Retrieval-based-Voice-Conversion-WebUI

An easy-to-use Voice Conversion framework based on VITS.

Changelog | FAQ (Frequently Asked Questions)

English | 中文简体 | 日本語 | 한국어 (韓國語) | Türkçe

Check our Demo Video here!

Training/Inference WebUI：go-web.bat

Realtime Voice Conversion GUI：go-realtime-gui.bat

The dataset for the pre-training model uses nearly 50 hours of high quality audio from the VCTK open source dataset.

High quality licensed song datasets will be added to the training-set often for your use, without having to worry about copyright infringement.

Please look forward to the pretrained base model of RVCv3, which has larger parameters, more training data, better results, unchanged inference speed, and requires less training data for training.

Features:

Reduce tone leakage by replacing the source feature to training-set feature using top1 retrieval;
Easy + fast training, even on poor graphics cards;
Training with a small amounts of data (>=10min low noise speech recommended);
Model fusion to change timbres (using ckpt processing tab->ckpt merge);
Easy-to-use WebUI;
UVR5 model to quickly separate vocals and instruments;
High-pitch Voice Extraction Algorithm InterSpeech2023-RMVPE to prevent a muted sound problem. Provides the best results (significantly) and is faster with lower resource consumption than Crepe_full;
AMD/Intel graphics cards acceleration supported;
Intel ARC graphics cards acceleration with IPEX supported.

Preparing the environment

The following commands need to be executed with Python 3.8 or higher.

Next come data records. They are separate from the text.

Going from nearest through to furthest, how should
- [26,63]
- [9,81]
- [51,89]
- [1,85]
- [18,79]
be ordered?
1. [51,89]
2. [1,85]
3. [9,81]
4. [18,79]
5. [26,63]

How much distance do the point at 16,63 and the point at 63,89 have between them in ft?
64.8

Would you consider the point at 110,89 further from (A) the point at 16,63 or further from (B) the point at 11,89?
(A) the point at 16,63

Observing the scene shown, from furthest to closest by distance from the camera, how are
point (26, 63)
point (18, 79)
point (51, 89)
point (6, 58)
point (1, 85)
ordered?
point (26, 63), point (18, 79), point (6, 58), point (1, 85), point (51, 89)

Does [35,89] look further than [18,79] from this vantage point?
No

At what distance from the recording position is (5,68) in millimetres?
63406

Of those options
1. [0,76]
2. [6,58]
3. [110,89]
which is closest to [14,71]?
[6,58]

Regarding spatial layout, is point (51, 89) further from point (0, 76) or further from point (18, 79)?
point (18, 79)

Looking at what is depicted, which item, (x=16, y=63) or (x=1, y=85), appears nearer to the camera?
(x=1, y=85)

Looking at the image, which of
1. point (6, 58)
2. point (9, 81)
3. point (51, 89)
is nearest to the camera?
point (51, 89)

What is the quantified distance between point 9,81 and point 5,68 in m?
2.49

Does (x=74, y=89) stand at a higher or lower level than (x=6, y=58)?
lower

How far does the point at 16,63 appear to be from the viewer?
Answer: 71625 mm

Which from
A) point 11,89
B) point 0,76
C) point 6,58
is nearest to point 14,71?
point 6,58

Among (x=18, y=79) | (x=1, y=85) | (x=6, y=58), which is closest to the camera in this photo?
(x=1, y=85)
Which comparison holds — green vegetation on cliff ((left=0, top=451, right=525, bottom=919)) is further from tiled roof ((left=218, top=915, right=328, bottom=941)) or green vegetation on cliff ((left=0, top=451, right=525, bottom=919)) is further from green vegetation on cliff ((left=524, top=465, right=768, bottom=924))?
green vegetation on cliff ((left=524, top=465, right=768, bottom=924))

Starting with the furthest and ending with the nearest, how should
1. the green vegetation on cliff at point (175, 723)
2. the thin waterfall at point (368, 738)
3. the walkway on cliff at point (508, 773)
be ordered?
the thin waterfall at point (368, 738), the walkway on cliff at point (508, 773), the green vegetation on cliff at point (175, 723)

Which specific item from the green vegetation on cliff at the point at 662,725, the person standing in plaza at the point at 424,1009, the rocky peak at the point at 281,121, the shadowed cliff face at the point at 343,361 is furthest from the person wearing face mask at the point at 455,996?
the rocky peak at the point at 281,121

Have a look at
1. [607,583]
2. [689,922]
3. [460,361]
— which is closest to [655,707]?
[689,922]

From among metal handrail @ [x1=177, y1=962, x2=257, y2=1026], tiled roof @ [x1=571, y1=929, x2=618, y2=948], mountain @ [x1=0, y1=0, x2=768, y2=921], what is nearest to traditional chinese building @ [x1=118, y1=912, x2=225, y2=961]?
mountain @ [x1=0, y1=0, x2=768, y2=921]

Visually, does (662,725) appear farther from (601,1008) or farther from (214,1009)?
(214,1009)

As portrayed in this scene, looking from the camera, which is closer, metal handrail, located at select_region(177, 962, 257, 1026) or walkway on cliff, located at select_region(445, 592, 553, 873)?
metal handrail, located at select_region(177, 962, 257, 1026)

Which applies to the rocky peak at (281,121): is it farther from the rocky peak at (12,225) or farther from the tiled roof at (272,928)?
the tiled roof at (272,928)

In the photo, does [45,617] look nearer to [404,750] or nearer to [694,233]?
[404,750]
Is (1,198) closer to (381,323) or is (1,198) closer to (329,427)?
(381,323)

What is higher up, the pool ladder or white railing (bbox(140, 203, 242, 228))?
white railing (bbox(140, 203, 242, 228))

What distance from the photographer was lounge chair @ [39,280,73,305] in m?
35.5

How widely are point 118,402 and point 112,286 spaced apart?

(Windows/Linux) First install the main dependencies through pip:

# Install PyTorch-related core dependencies, skip if installed
# Reference: https://pytorch.org/get-started/locally/
pip install torch torchvision torchaudio

#For Windows + Nvidia Ampere Architecture(RTX30xx), you need to specify the cuda version corresponding to pytorch according to the experience of https://github.com/RVC-Project/Retrieval-based-Voice-Conversion-WebUI/issues/21
#pip install torch torchvision torchaudio --index-url https://download.pytorch.org/whl/cu117

#For Linux + AMD Cards, you need to use the following pytorch versions:
#pip install torch torchvision torchaudio --index-url https://download.pytorch.org/whl/rocm5.4.2

Then can use poetry to install the other dependencies:

# Install the Poetry dependency management tool, skip if installed
# Reference: https://python-poetry.org/docs/#installation
curl -sSL https://install.python-poetry.org | python3 -

# Install the project dependencies
poetry install

You can also use pip to install them:

for Nvidia graphics cards
  pip install -r requirements.txt

for AMD/Intel graphics cards on Windows (DirectML)：
  pip install -r requirements-dml.txt

for Intel ARC graphics cards on Linux / WSL using Python 3.10: 
  pip install -r requirements-ipex.txt

for AMD graphics cards on Linux (ROCm):
  pip install -r requirements-amd.txt

Mac users can install dependencies via run.sh:

sh ./run.sh

Preparation of other Pre-models

RVC requires other pre-models to infer and train.

#Download all needed models from https://huggingface.co/lj1995/VoiceConversionWebUI/tree/main/
python tools/download_models.py

Or just download them by yourself from our Huggingface space.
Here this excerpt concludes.